Training: Class-weighted CrossEntropyLoss, AdamW (lr=0.0005, weight_decay=9e-2), early stopping.

Results & Analysis

Landmark Detection Performance

Landmark	Average Error (Euclidean Distance)
Left Eye Center	0.0382
Right Eye Center	0.0398
Left Lip Corner	0.0471
Right Lip Corner	0.0433

Average Error: 0.0386 pixels (normalized to image size)
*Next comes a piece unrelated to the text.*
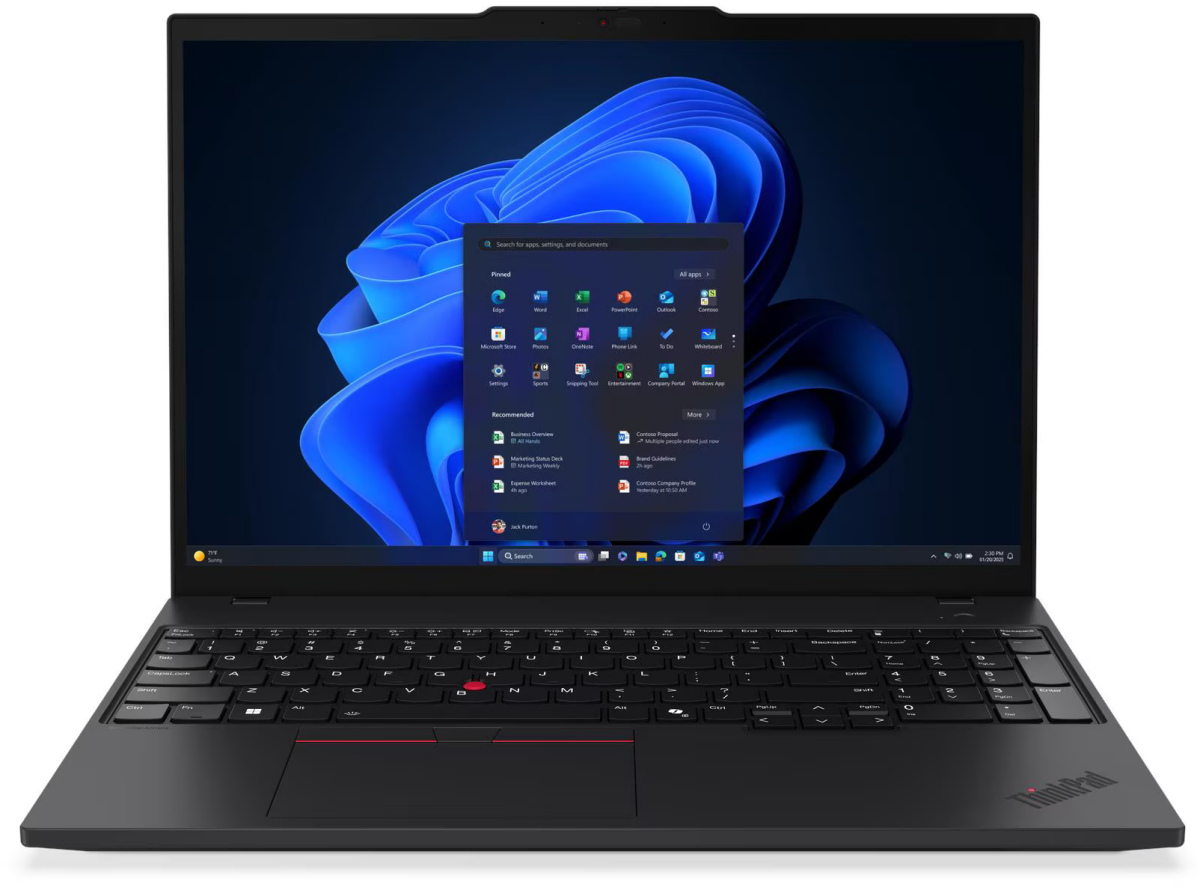 Ноутбук 16" Lenovo ThinkPad T16 G4, черный (21QE005XUS)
The above visualization shows the predicted landmarks (blue) compared to the ground truth (red) on sample images. The model effectively captures key facial features, demonstrating its robustness against noise and low resolution.

Emotion Classification

The diagnostic plots:

The emotion classification model achieved the following performance metrics on the FER2013 dataset:

Emotion	Accuracy	Sample Count
Happy	82.82%	1,983
Surprise	74.28%	831
Neutral	73.64%	1,234
Fear	11.74%	764
Disgust	38.18%	123
Overall	52.38%	3,589

Key findings:

Attention Mechanism Impact: Self-attention improved accuracy by 4.2% over baseline ResNet18, proving the value of focusing on emotion-relevant facial regions
Class Imbalance Reality: Model excelled on majority classes but struggled with minority emotions, reflecting real-world dataset challenges
Data Quality Constraints: 18% face detection failure rate highlighted limitations when working with low-resolution facial data
Architecture Choices: ResNet18 with attention struck a good balance between model complexity and performance for this constrained dataset

Future Work

Address class imbalance using oversampling, undersampling, or synthetic data.
Explore advanced methods like transfer learning, ensemble models, or Vision Transformers (ViTs) for improved feature extraction and accuracy.